Primary breast diffuse large B‐cell lymphoma (DLBCL) is a rare subtype of non‐Hodgkin lymphoma (NHL) with limited data on pathology and outcome. A multicentre retrospective study was undertaken to determine prognostic factors and the incidence of central nervous system (CNS) relapses. Data was retrospectively collected on patients from 8 US academic centres. Only patients with stage I/II disease (involvement of breast and localized lymph nodes) were included. Histologies apart from primary DLBCL were excluded. Between 1992 and 2012, 76 patients met the eligibility criteria. Most patients (86%) received chemotherapy, and 69% received immunochemotherapy with rituximab; 65% received radiation therapy and 9% received prophylactic CNS chemotherapy.
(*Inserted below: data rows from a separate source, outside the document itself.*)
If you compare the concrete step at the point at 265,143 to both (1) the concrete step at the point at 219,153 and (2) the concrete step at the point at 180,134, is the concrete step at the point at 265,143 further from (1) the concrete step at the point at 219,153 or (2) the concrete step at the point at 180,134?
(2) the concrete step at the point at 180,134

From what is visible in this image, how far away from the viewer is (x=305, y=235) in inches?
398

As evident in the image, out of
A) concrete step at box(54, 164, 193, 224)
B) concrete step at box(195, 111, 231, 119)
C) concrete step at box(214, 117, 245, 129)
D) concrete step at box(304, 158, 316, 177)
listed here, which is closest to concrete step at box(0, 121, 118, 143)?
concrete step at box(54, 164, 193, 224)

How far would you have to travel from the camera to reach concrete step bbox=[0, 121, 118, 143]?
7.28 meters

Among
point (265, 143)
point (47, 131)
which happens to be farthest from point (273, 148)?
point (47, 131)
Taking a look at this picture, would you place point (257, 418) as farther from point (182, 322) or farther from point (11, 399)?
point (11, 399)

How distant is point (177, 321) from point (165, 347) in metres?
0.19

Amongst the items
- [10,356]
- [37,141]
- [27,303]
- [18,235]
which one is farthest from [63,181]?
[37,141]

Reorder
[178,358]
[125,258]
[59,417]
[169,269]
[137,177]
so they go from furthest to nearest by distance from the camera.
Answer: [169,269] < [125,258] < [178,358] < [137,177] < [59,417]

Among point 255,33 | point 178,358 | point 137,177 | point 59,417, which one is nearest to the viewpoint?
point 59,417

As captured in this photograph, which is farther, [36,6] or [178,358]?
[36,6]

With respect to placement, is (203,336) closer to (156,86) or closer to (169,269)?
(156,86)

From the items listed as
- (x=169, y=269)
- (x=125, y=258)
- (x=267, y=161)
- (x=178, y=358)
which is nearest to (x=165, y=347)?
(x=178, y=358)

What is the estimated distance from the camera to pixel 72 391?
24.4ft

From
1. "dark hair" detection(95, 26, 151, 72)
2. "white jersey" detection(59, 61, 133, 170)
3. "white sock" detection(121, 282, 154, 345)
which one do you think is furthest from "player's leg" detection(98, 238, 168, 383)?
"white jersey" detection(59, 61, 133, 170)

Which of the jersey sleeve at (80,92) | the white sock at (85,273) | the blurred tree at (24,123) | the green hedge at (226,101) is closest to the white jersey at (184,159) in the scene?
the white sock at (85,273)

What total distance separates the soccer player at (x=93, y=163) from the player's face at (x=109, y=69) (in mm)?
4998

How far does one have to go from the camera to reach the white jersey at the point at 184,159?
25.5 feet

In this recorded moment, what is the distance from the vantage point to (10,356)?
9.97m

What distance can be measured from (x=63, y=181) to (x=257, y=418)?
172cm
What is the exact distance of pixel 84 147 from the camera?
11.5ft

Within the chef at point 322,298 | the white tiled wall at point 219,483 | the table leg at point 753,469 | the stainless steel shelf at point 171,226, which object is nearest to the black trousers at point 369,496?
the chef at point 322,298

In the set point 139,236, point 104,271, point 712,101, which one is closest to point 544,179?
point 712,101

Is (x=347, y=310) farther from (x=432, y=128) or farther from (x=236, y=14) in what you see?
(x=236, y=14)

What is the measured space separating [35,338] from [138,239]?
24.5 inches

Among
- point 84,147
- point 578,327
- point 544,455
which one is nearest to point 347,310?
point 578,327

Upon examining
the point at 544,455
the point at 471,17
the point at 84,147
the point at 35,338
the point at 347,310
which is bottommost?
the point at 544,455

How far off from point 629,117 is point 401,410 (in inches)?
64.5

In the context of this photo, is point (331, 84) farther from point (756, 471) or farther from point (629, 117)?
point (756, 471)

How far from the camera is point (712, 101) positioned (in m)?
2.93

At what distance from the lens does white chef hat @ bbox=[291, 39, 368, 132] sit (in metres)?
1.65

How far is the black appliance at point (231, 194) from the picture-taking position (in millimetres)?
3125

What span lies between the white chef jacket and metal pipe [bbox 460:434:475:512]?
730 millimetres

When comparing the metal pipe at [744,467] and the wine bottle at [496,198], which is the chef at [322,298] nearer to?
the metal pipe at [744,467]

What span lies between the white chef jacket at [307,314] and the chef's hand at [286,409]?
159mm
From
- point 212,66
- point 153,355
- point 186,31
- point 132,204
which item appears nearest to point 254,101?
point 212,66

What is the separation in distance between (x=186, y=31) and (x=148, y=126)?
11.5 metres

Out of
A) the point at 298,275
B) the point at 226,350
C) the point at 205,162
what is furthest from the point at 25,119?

After a median follow‐up of 4·5 years (range 0·6–20·6 years), the Kaplan–Meier estimated median progression‐free survival was 10·4 years (95% confidence interval [CI] 5·8–14·9 years), and the median overall survival was 14·6 years (95% CI 10·2–19 years). Twelve patients (16%) had CNS relapse. A low stage‐modified International Prognostic Index (IPI) was associated with longer overall survival. Rituximab use was not associated with a survival advantage. Primary breast DLBCL has a high rate of CNS relapse. The stage‐modified IPI score is associated with survival.